FIG. 2 is a diagram showing a method for supplying an oxidizing agent, a fuel, and waste plastic and a tubular reactor.

FIG. 3 is a view showing an arrangement of a catalyst.

FIG. 4 is a diagram showing one embodiment of a waste plastic recycling system incorporating heat recovery.

FIG. 5 is a view showing the structure of a fluidized bed reactor.

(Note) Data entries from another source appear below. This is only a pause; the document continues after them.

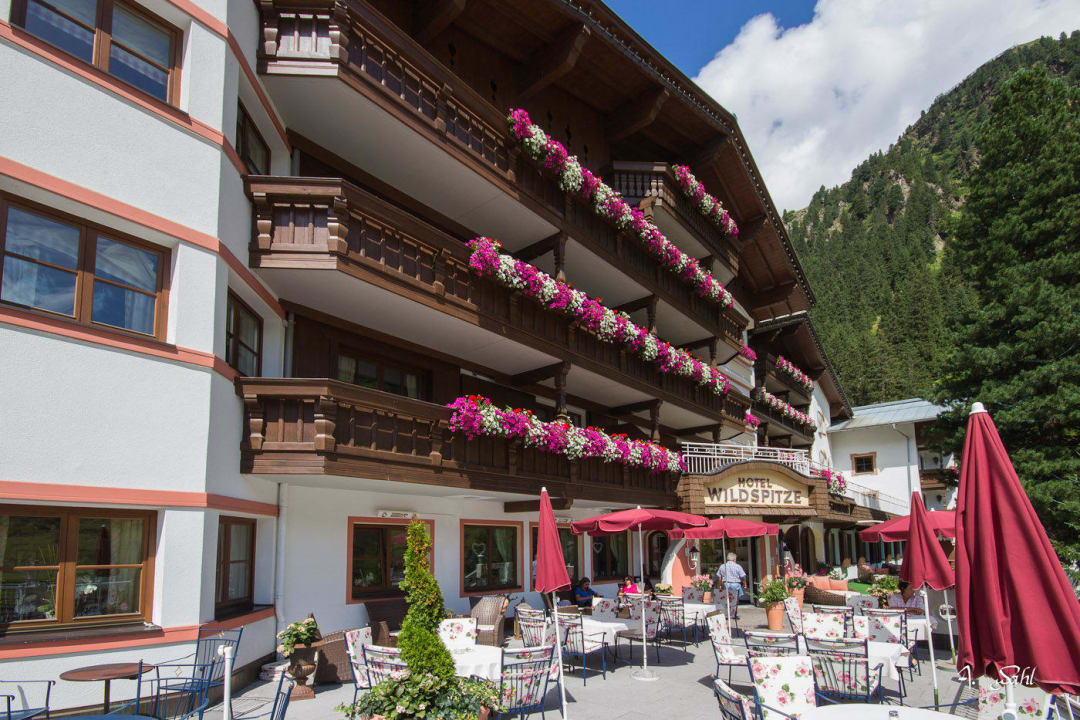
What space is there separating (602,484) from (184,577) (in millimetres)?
11094

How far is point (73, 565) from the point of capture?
27.8ft

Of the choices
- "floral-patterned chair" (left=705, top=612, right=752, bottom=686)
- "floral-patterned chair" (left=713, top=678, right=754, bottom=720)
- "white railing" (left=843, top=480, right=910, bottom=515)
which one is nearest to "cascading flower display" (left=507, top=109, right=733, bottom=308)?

──────────────────────────────────────────────────の Continued on the front page (51) Int.Cl. ⁶ Identification symbol FI // B29K 101: 00 105: 26 (72) Inventor Hiroshi Tobita 1-1-1, Omikacho, Hitachi City, Ibaraki Prefecture Hitachi, Ltd. Inside Hitachi, Ltd. (72) Inventor Toshio Yamashita 7-1-1, Omika-cho, Hitachi City, Ibaraki Prefecture Inside Hitachi, Ltd. Hitachi, Ltd. (72) Toshihiko Fukushima 502, Kandamachi, Tsuchiura City, Ibaraki Prefecture Hitachi, Ltd. Inside the Machinery Research Laboratory

Claims (13)

[Claims] 1. A waste plastic recycling system that converts waste plastic into monomers, oils, gases, etc. by using supercritical water and converts it into a reusable form. A waste plastic recycling system characterized in that the temperature of the water is raised to a supercritical or subcritical state by burning, and then the waste plastic is supplied to convert the waste plastic into monomers, oil, gas, etc. . 2. The reaction temperature according to claim 1, wherein the reaction temperature is controlled by changing the fuel supply based on the composition of the waste plastic after being converted into monomers, oils, gases and the like. Waste plastic recycling system. 3. The method of claim 1, wherein the fuel is a hydrocarbon,
Or / and alcohol, said oxidant is hydrogen peroxide,
Waste plastic recycling system characterized by being oxygen or / and air. 4. The waste plastic recycling system according to claim 1, wherein the reaction between the fuel and the oxidant proceeds by coexistence of an oxidation catalyst. 5. The waste plastic recycling system according to claim 4, wherein the oxidation catalyst contains a Group VIII element of the periodic table. 6. The waste plastic recycling system according to claim 1, wherein the supply amount of the oxidizing agent is controlled using the oxygen concentration before the supply of the waste plastic. 7. The waste plastic recycling system according to claim 1, wherein said waste plastic is crushed and supplied after being mixed with water. 8. The method according to claim 1, wherein said waste plastic is converted into a monomer, an oil, and a gas after water-monomer, an oil,
Alternatively, a waste plastic recycling system is characterized in that the heat of a gas is recovered and used for part of the temperature rise of the water, and after the temperature is lowered, a monomer, oil or gas is separated from the water and the water is reused. 9. A waste plastic recycling system for converting waste plastic into monomers, oils, gases, etc. by means of supercritical water and converting it into a reusable form, wherein water is supplied from an inlet of a tubular reactor and a reaction tube is provided. The fuel and the oxidizing agent are supplied from the two branch pipes provided in the tank, respectively, and the fuel is burned to raise the temperature of the water to a supercritical or subcritical state. A waste plastic recycling system, characterized in that a branch pipe for supplying waste plastic or waste plastic-water mixture is provided on the downstream side. 10. The waste plastic recycling system according to claim 9, wherein an oxidation catalyst layer is provided in a fuel combustion portion between said two branch pipes and a branch pipe provided downstream thereof. 11. A waste plastic recycling system for converting waste plastic into monomers, oils, gases, etc. by using supercritical water and converting it into a reusable form. An agent is supplied, and the temperature of the water is raised by combustion of the fuel to supercritical or subcritical water, and waste plastic or waste plastic-water mixture is supplied thereto to convert the waste plastic into monomers and oil. Waste plastic recycling system characterized by conversion into gas, etc. 12. The waste plastic recycling system according to claim 11, wherein the fluidized bed contains a basic compound. 13. The waste plastic recycling system according to claim 11, wherein the fluidized medium contained in the fluidized bed reactor contains an oxidation catalyst, or the fluidized medium contains an oxidation catalyst.